-- Consignes --
1. Relevez toutes les personnes nommées dans l'extrait. Citez chacune une seule fois, sous sa forme la plus complète.
2. Recopiez le passage de l'extrait compris entre « Une fois je » et « propos de Calmos. », bornes incluses.

-- Extrait --
══════
Une fois je m'étais dit que la modernité, en tant que processus historique, était globalement plus avantageux aux femmes qu'aux hommes. Hésiode, d'ailleurs, si on suit l'interprétation de Marie-Christine Leclerc, associerait la femme au processus de civilisation. Pourquoi pas ? C'est, quoi qu'il en soit, ce qui semble être en partie le propos de Calmos.


Le film commence avec un long plan fixe montrant quelques femmes lisant des journaux dans une salle d'attente. Tout, dans les habits, les meubles ou la décoration, répond au goût le plus moderne d'alors. Même chose dans le bureau du gynécologue, joué par Jean-Pierre Marielle : tout est propre, lisse et sobre. Dans cette atmosphère aseptisée, suintant le « confort » moderne (on irait même jusqu'à envier ce docteur qui semble travailler dans un cadre bien agréable !), surgit d'un coup d'un seul, d'un frigidaire bien caché, pains, charcuterie et pinard, répandus avec amour sur un bureau rempli de papiers et de babioles en plastique. Le contraste est là : on s'imagine la mie, la farine et la graisse s'étaler sur ce bois bien verni tout lisse, l'odeur forte du saucisson embaumer dans cette atmosphère climatisée sans doute baignée des senteurs chimiques de quelque vaporisateur ou produit d'entretien, puis, ô sacrilège !, les mouches et les fourmis s'inviter dans cet environnement entré en lutte à mort contre tout ce qui est, de près ou de loin, organique.


Le contraste est plus saisissant encore lorsque Marielle et Rochefort arrivent dans la maison qu'ils ont loué à la campagne. Murs en pierre à moitié décrépis, vieilles tuiles branlantes, volets de traviole qui grincent, plantes grimpantes poussant au petit bonheur la chance, traces noircies de crasse ou d'usure un peu partout ; puis de gros meubles sculptés avec soin, une table en bois massif, une vieille gazinière avec sa cheminée tordue qui grimpe au toit, des rideaux sans doute passés de mode, le vieil appareil à moudre le café que doit actionner Rochefort à la force du poignet — nous voilà bien loin des intérieurs modernes moribonds, tout lisses, tout blancs, sans aspérité, en contreplaqué, en aggloméré ou en plastique, avec leur lot de plantes exotiques baignant dans leurs billes en terre cuite... La décoration intérieure moderne est aliénante parce qu'elle est sans culture et sans histoire...
══════
-- Documents fournis --
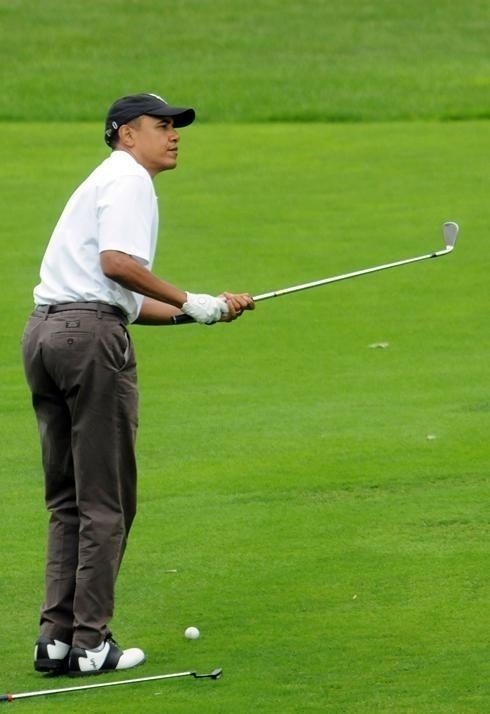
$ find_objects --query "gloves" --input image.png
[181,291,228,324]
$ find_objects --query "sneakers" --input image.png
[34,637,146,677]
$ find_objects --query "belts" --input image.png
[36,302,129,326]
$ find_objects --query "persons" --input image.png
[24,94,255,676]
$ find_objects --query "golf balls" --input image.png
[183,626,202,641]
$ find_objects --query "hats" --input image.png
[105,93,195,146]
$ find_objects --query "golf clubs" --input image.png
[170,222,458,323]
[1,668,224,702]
══════
-- Corrigé --
1. Hésiode, Marie-Christine Leclerc, Jean-Pierre Marielle, Rochefort

2.
Une fois je m'étais dit que la modernité, en tant que processus historique, était globalement plus avantageux aux femmes qu'aux hommes. Hésiode, d'ailleurs, si on suit l'interprétation de Marie-Christine Leclerc, associerait la femme au processus de civilisation. Pourquoi pas ? C'est, quoi qu'il en soit, ce qui semble être en partie le propos de Calmos.